I think after 20 dates you owe it to yourself to ask him about the relationship. At least this way if he says he wants you as a friend, you can go and put your heart into someone else. Just be very compassionate about it to him so he doesn't feel pressured.
talaniman
Aug 24, 2008, 07:14 PM
How long have you been dating??
Moonbeam2
Aug 24, 2008, 07:47 PM
Two months with consistent Friday, Saturday, Sunday dates (boating, fishing, swimming on the lake) without being physical. About the only physical thing we do is rub sun tan lotion on each other! Some dates have been more than 14 hours as we are on the lake all day, then go out for dinner that night! He lives nearby and we always go our separate ways between dates. Each "lake date" is better than the previous one and we have a great time together (he even remarks how awesome). The time always seems to fly when we're together, but we just don't seem to ever get to the physical stage although we joke around about it. He appears to be attracted to me, but scared to let go and it's driving me crazy since I'm a touchy, feely, loving person. I do not chase him, but I want to... help! I want to let him know how I feel, but fear I will run him off.
Moonbeam2
Jun 29, 2009, 10:12 PM
My relationship with the widower has been over a year now and we are intimate. We are totally compatible and have a great time together, but he tells me he wants to date other women because he isn't sure about his feelings for me. I have a real problem with this, since I have chosen not to date other men, but feel he just might realize his feelings for me if he does date (I'm thinking the "release the bird...if it returns to you it's yours" saying. Should I be patient and let him wander hoping he'll return to me or just cut my losses and move on?
57373
Jun 29, 2009, 10:18 PM
How do you know he won't need this break again?
Its certainly not a good sign this soon in the relationship (yeah 1 year is soon... for someone who has been married in the past), he should be completely into you (if he's sincere)
I don't believe this break is because of grief either,because that tends to fade over time.
I don't believe in the 'if you love something let it go and see if it comes back'
Rather the 'if something loves you,it won't go in the first place'
Moonbeam2
Jun 29, 2009, 10:27 PM
This is very true and my gut feeling is to get out now before I get even more emotional about him and hurt. Thanks for your insight!
friend4u178
Jun 29, 2009, 11:26 PM
If he wants to date other women then he's being honest with you.
So your choice , either let him date other women and you be his meat on the side when he can't can't get anything else.

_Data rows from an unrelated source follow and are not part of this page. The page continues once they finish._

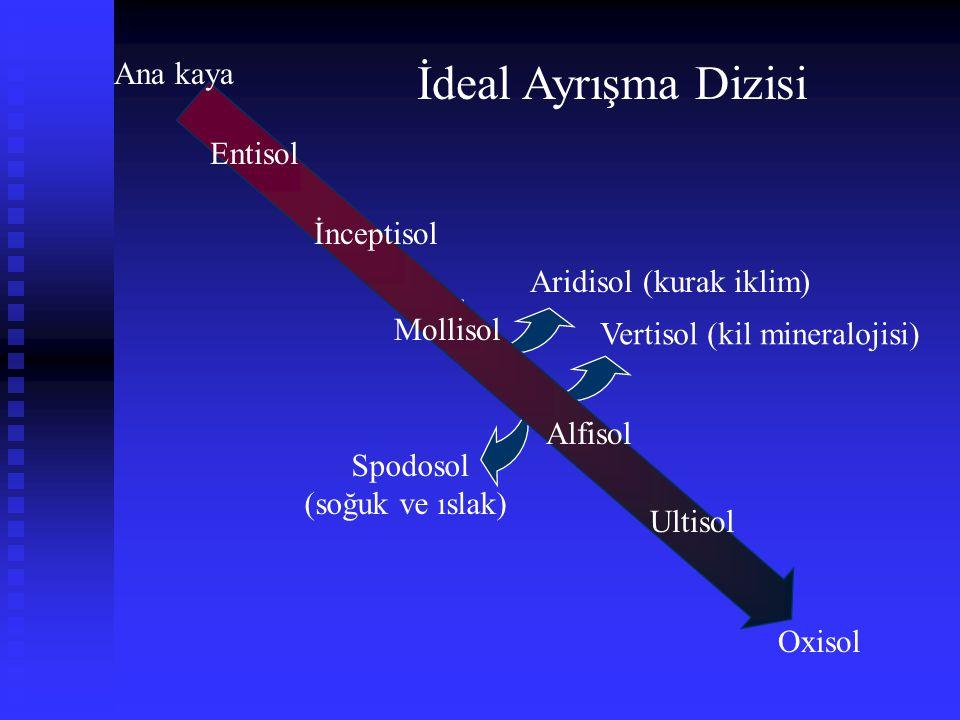 Ana kaya Entisol İnceptisol Alfisol Ultisol Oxisol Mollisol Spodosol (soğuk ve ıslak) Aridisol (kurak iklim) Vertisol (kil mineralojisi) İdeal Ayrışma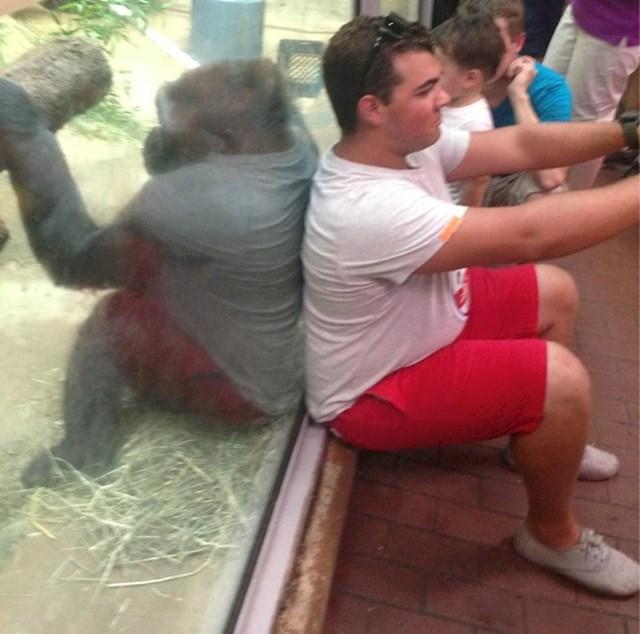 Ovaj mladić slika selfie, a i gorila očito pokušava izvesti nešto slično.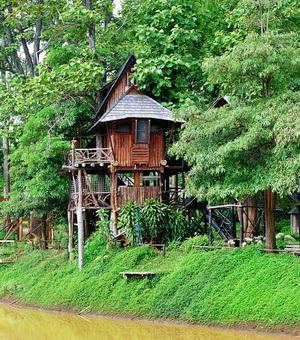 บ้านทาร์ซาน สวนป่าแม่แจ่ม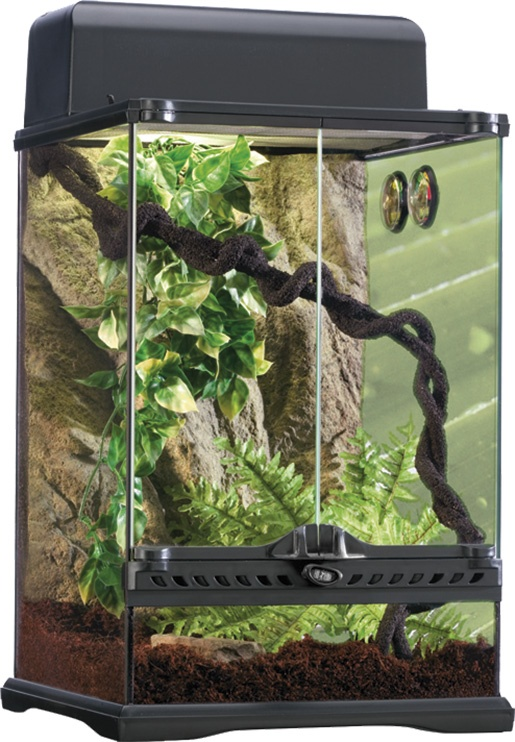 Terárium set EXO TERRA Rainforest Habitat S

Or let him know it's either exclusive for both of you or nothing.
slapshot_oi
Jun 30, 2009, 05:57 AM
He'll wander back to you when things don't work out with other women, stay with you for a while, and then leave again when he feels that someone better comes along. So yeah, like you said, just get out now.
On the bright-side, I guess you can appreciate his honesty.
I wish
Jun 30, 2009, 06:43 AM
It sounds pretty clear to me that he wants to date other women. Accept his honesty and for not leading you on.
Time for you to move on.
liz28
Jun 30, 2009, 06:55 AM
Don't sit around waiting for him because you going to be just waiting waiting. This is no way to live.
Get out there and start meeting guys. Your going to meet someone who is looking for the same thing as you.
talaniman
Jun 30, 2009, 07:05 AM
You worked so hard to be intimate with someone, now he wants to date others. Let him, and you do the same, and don't fall for the friends with benefits crap either.
He doesn't want to be exclusive, and that's his right, but don't get stuck on him. No more sex. That means a new partner.